**What is being asked**
Could you reproduce the rows word for word, from the line with "Which item from" to the last line of the rows? Leave the pictures out of your answer.

**Provided records**
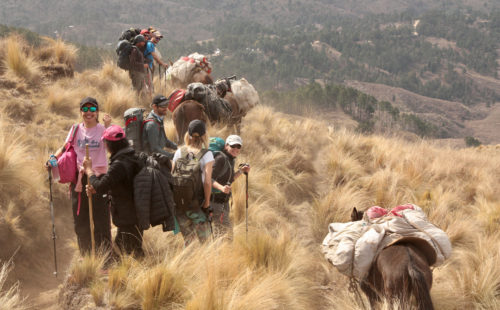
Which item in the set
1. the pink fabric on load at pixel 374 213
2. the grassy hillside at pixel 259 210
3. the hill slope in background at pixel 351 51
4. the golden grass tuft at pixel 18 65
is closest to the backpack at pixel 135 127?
the grassy hillside at pixel 259 210

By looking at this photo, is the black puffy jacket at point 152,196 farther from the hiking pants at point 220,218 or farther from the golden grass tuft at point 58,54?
the golden grass tuft at point 58,54

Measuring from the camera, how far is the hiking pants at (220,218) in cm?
453

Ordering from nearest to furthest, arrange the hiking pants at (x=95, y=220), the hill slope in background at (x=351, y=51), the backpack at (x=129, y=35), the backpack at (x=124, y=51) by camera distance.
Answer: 1. the hiking pants at (x=95, y=220)
2. the backpack at (x=124, y=51)
3. the backpack at (x=129, y=35)
4. the hill slope in background at (x=351, y=51)

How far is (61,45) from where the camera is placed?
10156 mm

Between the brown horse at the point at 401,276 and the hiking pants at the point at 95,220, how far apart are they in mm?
2469

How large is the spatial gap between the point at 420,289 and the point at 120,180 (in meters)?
2.50

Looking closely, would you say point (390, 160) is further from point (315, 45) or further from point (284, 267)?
point (315, 45)

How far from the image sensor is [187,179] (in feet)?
12.9

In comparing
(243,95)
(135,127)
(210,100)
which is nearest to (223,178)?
(135,127)

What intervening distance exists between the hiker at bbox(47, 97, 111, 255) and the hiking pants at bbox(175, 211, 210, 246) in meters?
0.72

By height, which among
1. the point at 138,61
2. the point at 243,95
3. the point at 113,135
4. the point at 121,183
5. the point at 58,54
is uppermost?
the point at 113,135

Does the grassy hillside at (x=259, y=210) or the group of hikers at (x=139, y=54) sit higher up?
the group of hikers at (x=139, y=54)

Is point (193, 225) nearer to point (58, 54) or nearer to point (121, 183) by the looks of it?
point (121, 183)

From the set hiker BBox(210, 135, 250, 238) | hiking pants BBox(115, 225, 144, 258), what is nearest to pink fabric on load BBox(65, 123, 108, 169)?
hiking pants BBox(115, 225, 144, 258)
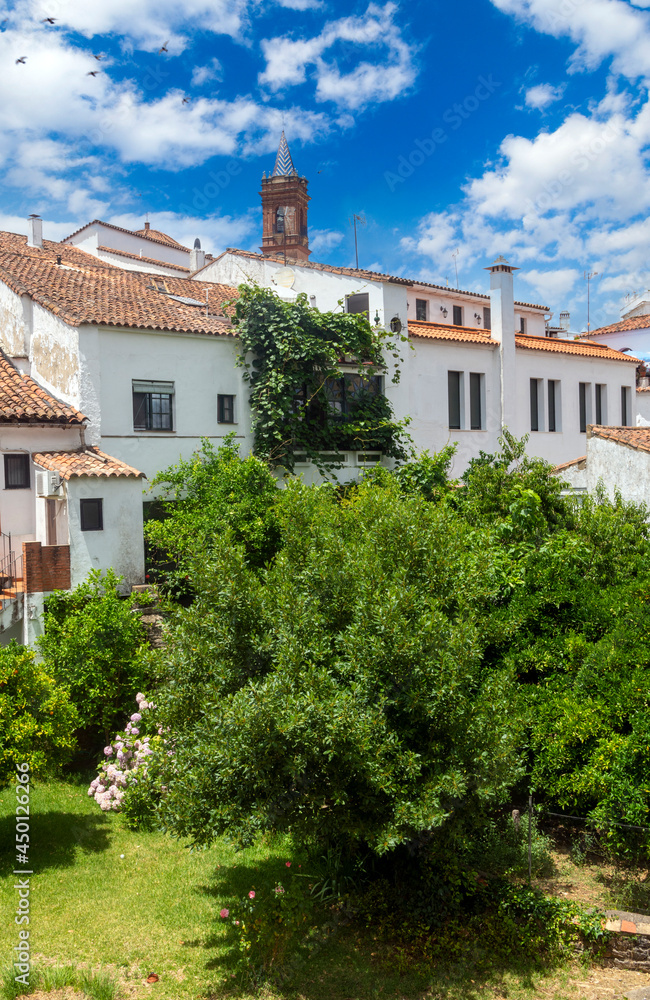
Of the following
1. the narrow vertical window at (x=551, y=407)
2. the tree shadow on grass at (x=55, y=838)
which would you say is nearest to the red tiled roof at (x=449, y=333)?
the narrow vertical window at (x=551, y=407)

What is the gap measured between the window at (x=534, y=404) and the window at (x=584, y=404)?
7.91 feet

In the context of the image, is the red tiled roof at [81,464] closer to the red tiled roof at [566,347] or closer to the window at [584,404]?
the red tiled roof at [566,347]

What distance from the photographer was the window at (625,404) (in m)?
29.2

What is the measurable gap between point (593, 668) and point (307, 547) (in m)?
4.39

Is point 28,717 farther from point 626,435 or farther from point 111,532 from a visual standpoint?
point 626,435

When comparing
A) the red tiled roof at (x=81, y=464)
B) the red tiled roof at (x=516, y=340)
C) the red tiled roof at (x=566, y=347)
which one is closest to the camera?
the red tiled roof at (x=81, y=464)

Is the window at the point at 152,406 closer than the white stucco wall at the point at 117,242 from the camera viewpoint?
Yes

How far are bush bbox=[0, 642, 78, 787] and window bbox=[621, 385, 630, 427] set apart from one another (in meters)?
24.3

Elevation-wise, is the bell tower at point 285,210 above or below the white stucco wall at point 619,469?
above

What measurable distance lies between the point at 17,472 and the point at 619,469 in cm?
1439

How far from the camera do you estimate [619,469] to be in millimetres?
19594

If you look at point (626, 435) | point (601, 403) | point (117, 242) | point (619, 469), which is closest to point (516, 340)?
point (601, 403)

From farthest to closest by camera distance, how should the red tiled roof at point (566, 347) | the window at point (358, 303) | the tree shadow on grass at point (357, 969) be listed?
1. the red tiled roof at point (566, 347)
2. the window at point (358, 303)
3. the tree shadow on grass at point (357, 969)

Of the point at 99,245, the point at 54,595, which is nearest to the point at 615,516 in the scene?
the point at 54,595
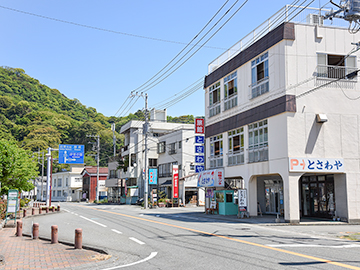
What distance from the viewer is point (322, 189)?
22.9 meters

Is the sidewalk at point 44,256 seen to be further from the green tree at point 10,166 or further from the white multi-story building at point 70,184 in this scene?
the white multi-story building at point 70,184

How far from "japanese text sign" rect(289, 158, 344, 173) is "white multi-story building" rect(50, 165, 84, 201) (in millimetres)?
67809

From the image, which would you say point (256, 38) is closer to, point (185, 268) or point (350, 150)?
point (350, 150)

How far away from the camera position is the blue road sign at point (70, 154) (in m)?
39.8

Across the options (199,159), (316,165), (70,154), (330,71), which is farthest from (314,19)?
(70,154)

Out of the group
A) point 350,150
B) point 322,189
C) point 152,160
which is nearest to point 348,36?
point 350,150

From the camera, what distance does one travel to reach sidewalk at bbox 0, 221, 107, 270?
914 cm

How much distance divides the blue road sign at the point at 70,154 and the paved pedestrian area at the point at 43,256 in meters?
27.4

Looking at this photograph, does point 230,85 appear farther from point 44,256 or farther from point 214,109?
point 44,256

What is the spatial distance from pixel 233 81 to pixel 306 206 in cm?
1037

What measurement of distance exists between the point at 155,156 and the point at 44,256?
46.2 m

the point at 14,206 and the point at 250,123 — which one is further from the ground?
the point at 250,123

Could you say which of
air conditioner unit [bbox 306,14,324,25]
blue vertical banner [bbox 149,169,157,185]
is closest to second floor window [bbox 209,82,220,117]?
air conditioner unit [bbox 306,14,324,25]

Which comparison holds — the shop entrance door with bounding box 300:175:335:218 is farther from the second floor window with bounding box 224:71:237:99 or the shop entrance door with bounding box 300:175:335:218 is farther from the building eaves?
the building eaves
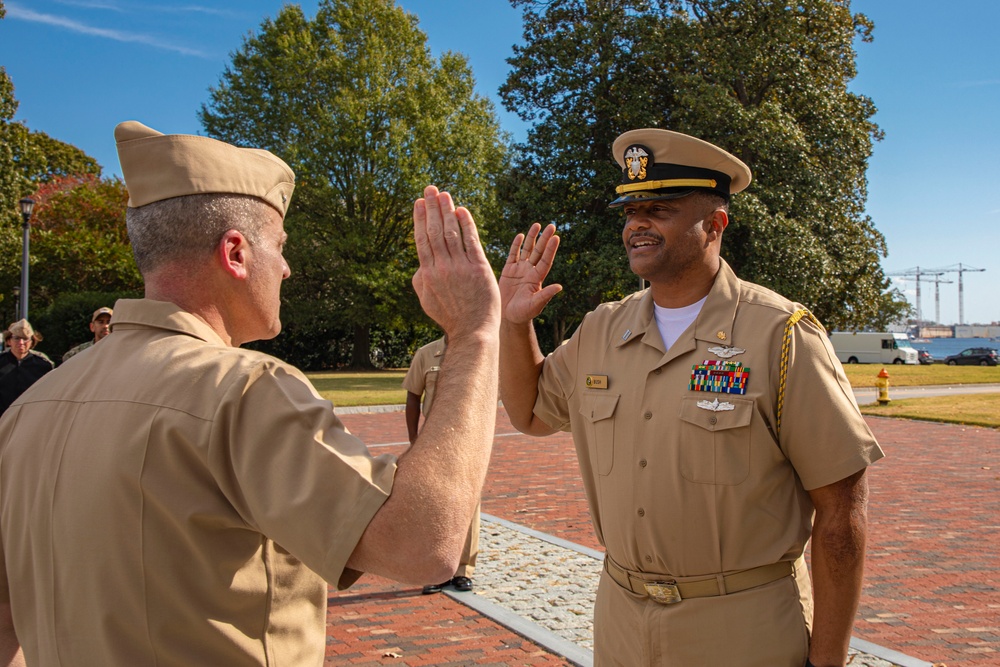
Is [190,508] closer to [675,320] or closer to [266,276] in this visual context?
[266,276]

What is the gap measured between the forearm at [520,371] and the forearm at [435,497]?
165cm

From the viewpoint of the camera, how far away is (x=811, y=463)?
8.65 ft

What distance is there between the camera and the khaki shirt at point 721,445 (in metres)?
2.66

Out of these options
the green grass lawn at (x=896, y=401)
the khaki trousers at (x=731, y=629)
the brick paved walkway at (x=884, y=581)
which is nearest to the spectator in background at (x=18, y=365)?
the brick paved walkway at (x=884, y=581)

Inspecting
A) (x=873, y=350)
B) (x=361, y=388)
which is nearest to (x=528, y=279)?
(x=361, y=388)

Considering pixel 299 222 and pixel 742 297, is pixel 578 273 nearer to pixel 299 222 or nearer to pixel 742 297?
pixel 299 222

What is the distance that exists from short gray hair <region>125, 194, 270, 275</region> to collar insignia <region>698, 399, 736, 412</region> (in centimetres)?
165

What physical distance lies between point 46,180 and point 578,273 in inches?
1424

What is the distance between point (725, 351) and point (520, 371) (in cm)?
85

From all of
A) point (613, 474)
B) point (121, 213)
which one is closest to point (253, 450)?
point (613, 474)

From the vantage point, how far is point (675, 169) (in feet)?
10.7

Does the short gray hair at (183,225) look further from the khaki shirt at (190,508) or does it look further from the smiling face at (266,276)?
the khaki shirt at (190,508)

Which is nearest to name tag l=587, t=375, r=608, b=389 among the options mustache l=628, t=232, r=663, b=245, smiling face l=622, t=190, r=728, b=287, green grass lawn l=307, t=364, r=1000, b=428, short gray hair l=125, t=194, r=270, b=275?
smiling face l=622, t=190, r=728, b=287

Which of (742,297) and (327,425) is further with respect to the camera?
(742,297)
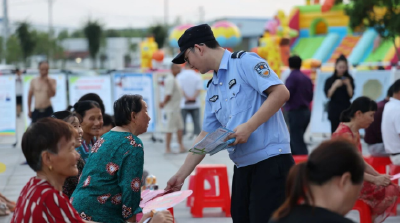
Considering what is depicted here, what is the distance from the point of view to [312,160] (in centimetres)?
196

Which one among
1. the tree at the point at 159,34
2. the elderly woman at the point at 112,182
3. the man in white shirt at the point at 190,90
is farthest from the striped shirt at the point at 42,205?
the tree at the point at 159,34

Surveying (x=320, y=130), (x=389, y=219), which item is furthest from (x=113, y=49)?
(x=389, y=219)

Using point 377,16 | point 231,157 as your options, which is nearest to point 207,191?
point 231,157

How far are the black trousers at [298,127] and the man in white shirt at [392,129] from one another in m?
2.72

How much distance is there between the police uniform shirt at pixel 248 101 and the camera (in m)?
3.28

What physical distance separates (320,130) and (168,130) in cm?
332

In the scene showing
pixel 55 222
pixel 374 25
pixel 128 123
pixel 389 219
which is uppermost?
pixel 374 25

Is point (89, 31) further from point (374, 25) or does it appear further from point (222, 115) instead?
point (222, 115)

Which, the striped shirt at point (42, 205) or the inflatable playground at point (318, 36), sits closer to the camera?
the striped shirt at point (42, 205)

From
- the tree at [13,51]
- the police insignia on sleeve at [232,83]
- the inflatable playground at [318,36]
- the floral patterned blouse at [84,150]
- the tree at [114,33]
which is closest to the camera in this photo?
the police insignia on sleeve at [232,83]

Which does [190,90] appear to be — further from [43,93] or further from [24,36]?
[24,36]

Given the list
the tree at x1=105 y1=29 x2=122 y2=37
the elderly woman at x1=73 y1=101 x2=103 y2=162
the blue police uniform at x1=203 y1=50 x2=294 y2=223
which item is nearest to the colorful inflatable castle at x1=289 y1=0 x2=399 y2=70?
the elderly woman at x1=73 y1=101 x2=103 y2=162

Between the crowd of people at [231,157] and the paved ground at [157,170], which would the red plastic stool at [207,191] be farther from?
the crowd of people at [231,157]

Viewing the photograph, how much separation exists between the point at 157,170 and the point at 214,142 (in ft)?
19.5
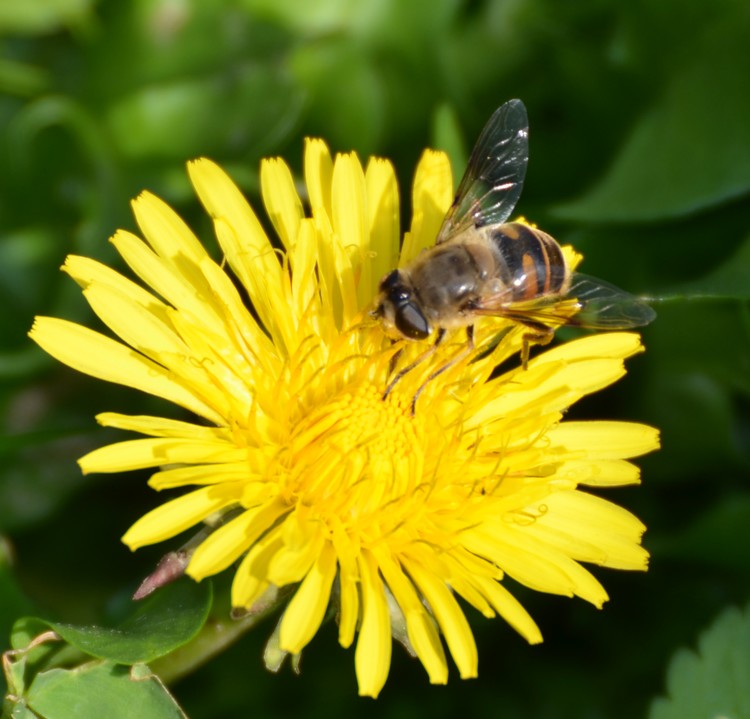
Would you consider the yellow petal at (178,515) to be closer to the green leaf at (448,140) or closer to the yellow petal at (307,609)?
the yellow petal at (307,609)

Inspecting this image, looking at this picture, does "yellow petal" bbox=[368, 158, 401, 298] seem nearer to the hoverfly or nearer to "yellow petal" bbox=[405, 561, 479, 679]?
the hoverfly

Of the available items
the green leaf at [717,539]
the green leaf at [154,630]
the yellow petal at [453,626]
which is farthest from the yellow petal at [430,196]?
the green leaf at [717,539]

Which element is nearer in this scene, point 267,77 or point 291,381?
point 291,381

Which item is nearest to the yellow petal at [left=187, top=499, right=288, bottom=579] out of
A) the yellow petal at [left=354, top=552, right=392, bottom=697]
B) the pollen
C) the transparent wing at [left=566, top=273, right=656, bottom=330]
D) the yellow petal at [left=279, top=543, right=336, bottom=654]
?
the yellow petal at [left=279, top=543, right=336, bottom=654]

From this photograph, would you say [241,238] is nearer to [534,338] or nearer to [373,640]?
[534,338]

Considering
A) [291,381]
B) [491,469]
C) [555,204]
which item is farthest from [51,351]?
[555,204]

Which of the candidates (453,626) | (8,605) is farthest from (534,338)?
(8,605)

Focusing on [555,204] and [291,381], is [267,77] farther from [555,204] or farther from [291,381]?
[291,381]
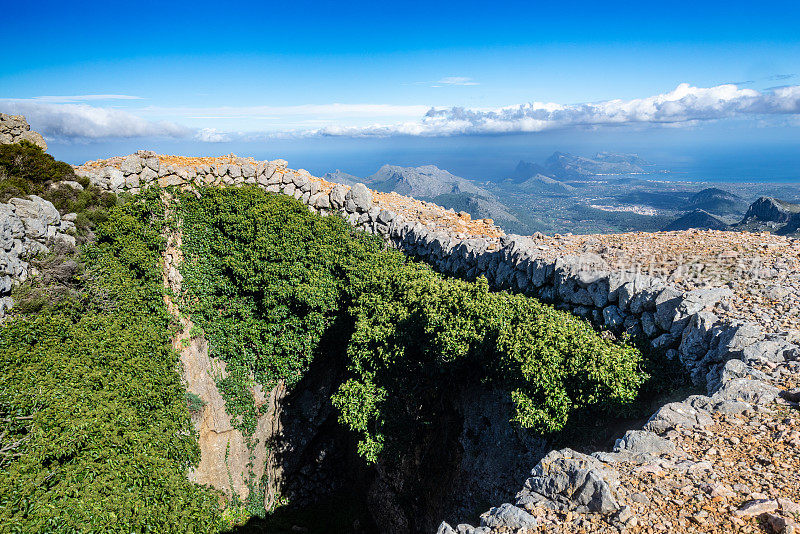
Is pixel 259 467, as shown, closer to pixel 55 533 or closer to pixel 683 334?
pixel 55 533

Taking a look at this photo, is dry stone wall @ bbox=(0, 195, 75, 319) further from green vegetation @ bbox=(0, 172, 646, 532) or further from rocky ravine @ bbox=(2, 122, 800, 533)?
green vegetation @ bbox=(0, 172, 646, 532)

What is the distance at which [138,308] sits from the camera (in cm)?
1518

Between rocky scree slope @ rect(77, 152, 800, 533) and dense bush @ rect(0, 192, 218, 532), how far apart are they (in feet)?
25.4

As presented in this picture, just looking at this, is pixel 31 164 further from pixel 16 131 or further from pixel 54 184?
pixel 16 131

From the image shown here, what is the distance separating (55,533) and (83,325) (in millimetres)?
7371

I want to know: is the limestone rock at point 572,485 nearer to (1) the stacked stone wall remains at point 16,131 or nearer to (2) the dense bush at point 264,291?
(2) the dense bush at point 264,291

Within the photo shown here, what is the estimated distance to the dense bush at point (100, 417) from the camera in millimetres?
8305

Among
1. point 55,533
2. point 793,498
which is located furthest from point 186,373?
point 793,498

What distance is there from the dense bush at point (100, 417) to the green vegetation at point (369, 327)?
2.96 metres

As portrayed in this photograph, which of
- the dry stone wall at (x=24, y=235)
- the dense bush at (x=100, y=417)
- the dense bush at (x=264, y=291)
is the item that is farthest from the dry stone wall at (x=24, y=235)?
the dense bush at (x=264, y=291)

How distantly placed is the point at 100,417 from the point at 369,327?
7266 mm

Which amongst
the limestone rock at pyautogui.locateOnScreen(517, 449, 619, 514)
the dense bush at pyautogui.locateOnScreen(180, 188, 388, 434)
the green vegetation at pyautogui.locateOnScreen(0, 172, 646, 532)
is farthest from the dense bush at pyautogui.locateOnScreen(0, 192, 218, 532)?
the limestone rock at pyautogui.locateOnScreen(517, 449, 619, 514)

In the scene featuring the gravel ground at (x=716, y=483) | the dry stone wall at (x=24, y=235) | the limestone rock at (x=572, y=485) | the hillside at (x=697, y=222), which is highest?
the dry stone wall at (x=24, y=235)

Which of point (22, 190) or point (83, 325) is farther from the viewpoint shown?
point (22, 190)
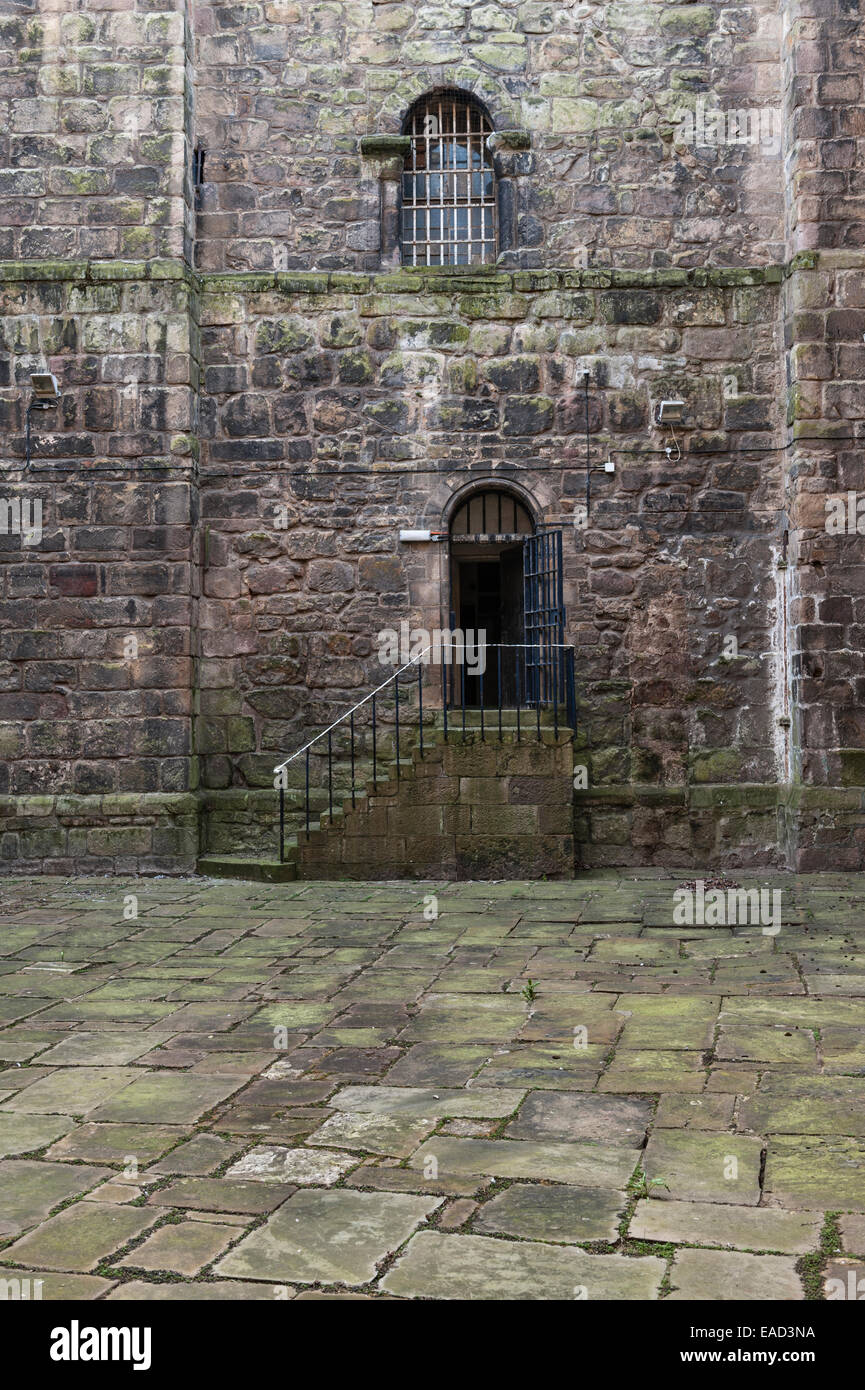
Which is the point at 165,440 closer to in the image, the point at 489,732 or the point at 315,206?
the point at 315,206

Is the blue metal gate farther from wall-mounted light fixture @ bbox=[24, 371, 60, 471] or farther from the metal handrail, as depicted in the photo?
wall-mounted light fixture @ bbox=[24, 371, 60, 471]

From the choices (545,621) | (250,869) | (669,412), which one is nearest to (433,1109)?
(250,869)

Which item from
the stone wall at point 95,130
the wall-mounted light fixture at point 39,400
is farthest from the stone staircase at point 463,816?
the stone wall at point 95,130

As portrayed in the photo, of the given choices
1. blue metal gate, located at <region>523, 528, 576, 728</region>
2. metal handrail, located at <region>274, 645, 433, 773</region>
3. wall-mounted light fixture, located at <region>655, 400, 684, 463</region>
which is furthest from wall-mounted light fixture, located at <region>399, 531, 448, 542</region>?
wall-mounted light fixture, located at <region>655, 400, 684, 463</region>

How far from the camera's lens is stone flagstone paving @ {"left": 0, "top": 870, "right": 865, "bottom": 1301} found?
2.86 meters

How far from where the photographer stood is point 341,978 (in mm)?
6027

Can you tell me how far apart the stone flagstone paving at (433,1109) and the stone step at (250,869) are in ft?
5.64

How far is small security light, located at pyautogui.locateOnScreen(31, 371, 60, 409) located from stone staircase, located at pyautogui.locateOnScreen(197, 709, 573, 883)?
151 inches

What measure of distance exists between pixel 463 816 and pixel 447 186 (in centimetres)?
510

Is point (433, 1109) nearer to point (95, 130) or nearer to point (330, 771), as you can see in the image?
point (330, 771)

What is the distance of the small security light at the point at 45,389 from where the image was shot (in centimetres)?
970
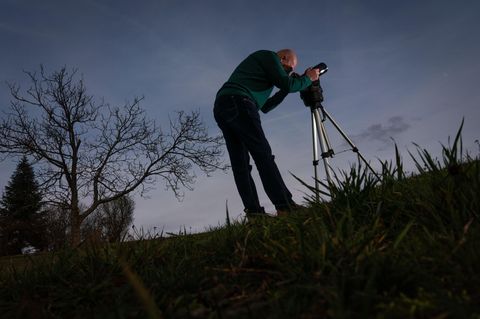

**Result for this task**
Which item from
the stone wall at point 95,130
the wall-mounted light fixture at point 39,400
is farthest from the stone staircase at point 463,816?
the stone wall at point 95,130

As portrayed in the photo, of the given choices
1. blue metal gate, located at <region>523, 528, 576, 728</region>
2. metal handrail, located at <region>274, 645, 433, 773</region>
3. wall-mounted light fixture, located at <region>655, 400, 684, 463</region>
which is furthest from wall-mounted light fixture, located at <region>399, 531, 448, 542</region>?
wall-mounted light fixture, located at <region>655, 400, 684, 463</region>

How far from the camera's lens is stone flagstone paving @ {"left": 0, "top": 870, "right": 865, "bottom": 1301} found?
2.86 meters

How far from where the photographer stood is point 341,978 (in mm)?
6027

Can you tell me how far apart the stone flagstone paving at (433,1109) and the stone step at (250,869) are in ft?
5.64

How far is small security light, located at pyautogui.locateOnScreen(31, 371, 60, 409) located from stone staircase, located at pyautogui.locateOnScreen(197, 709, 573, 883)?
151 inches

What measure of distance exists between pixel 463 816 and pixel 447 186 (in centimetres)?
510

Is point (433, 1109) nearer to point (95, 130) or nearer to point (330, 771), as you can see in the image?
point (330, 771)

What is the distance of the small security light at the point at 45,389 from where the image was shot (in centimetres)?
970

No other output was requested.